▶ _Instructions for the task_
The data follows this line. Copy verbatim the line with "Within the photo" and each line after it to the end.

▶ _Dataset entries_
# # # # #

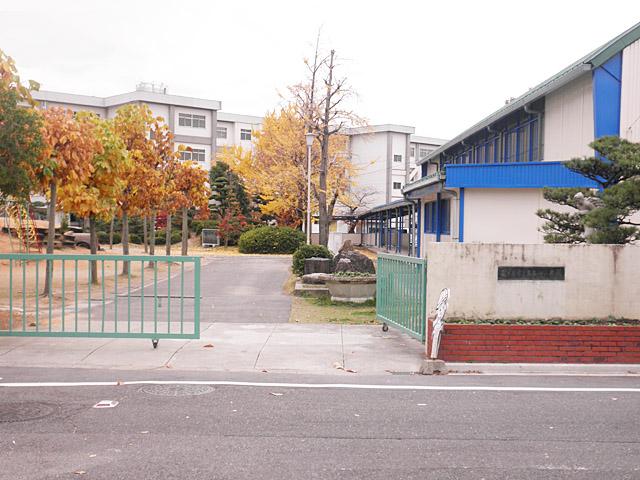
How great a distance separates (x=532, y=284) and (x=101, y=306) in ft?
31.1

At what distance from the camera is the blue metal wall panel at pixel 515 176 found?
2098 centimetres

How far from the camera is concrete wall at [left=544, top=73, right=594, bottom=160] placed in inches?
831

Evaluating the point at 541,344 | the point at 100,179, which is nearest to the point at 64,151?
the point at 100,179

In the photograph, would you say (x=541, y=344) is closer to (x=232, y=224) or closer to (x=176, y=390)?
(x=176, y=390)

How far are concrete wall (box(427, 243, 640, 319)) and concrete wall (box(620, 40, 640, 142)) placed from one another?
10.2 m

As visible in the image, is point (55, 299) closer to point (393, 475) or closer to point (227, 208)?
point (393, 475)

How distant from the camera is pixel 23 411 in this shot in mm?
6715

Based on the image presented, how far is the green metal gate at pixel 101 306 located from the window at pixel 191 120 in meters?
37.1

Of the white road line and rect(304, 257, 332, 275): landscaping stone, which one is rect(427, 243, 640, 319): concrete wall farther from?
rect(304, 257, 332, 275): landscaping stone

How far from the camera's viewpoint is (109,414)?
21.8 ft

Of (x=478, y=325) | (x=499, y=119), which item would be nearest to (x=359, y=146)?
(x=499, y=119)

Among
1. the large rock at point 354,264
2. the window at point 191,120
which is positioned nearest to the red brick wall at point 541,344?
the large rock at point 354,264

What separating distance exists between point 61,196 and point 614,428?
16545 mm

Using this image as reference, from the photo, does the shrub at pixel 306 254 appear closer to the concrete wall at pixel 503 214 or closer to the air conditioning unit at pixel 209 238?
the concrete wall at pixel 503 214
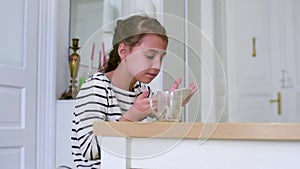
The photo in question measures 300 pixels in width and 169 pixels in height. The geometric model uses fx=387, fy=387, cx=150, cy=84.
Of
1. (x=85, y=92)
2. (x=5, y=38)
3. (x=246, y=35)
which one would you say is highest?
(x=246, y=35)

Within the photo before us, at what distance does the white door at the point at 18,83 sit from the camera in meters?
2.23

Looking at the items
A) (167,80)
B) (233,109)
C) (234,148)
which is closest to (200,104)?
(167,80)

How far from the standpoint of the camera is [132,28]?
0.83m

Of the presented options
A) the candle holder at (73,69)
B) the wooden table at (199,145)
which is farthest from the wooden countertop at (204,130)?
the candle holder at (73,69)

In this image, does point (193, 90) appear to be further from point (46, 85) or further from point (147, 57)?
point (46, 85)

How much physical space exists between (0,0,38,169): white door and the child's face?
5.36 ft

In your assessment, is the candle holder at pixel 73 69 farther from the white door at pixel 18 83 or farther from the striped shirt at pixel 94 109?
the striped shirt at pixel 94 109

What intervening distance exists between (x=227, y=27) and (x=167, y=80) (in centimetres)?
293

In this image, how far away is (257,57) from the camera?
360 centimetres

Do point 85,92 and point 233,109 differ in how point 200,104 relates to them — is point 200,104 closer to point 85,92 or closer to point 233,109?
point 85,92

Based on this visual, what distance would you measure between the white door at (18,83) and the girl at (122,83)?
139cm

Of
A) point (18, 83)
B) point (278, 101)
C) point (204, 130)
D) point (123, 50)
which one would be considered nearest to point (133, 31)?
point (123, 50)

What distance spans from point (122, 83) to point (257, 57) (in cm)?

# # # # #

▶ _Correct answer_
Within the photo before us, at what distance does the white door at the point at 18,83 sit from the camera in meters?
2.23

Looking at the items
A) (167,80)
B) (233,109)
C) (234,148)
which is closest to (200,104)?
(167,80)

How far from the standpoint of the camera is [132,28]?
0.83m

Of the presented options
A) the candle holder at (73,69)
B) the wooden table at (199,145)
which is farthest from the wooden countertop at (204,130)?
the candle holder at (73,69)

In this image, does point (193, 90) appear to be further from point (46, 85) or further from point (147, 57)?
point (46, 85)

How much physical space exists between (0,0,38,169): white door and the child's face?
5.36 ft

In your assessment, is the candle holder at pixel 73 69 farther from the white door at pixel 18 83 or farther from the striped shirt at pixel 94 109?
the striped shirt at pixel 94 109

What intervening distance exists between (x=227, y=27) and (x=167, y=80) (in centimetres)?
293

In this image, how far away is (257,57) from the camera?
360 centimetres

Do point 85,92 and point 233,109 differ in how point 200,104 relates to them — is point 200,104 closer to point 85,92 or closer to point 233,109?
point 85,92

Based on this visual, what distance would you measure between the white door at (18,83) and the girl at (122,83)?
139cm

Of
A) point (18, 83)
B) point (278, 101)
C) point (204, 130)
D) point (123, 50)
which one would be considered nearest to point (133, 31)?
point (123, 50)

What distance spans from point (122, 83) to point (257, 57) (in cm)?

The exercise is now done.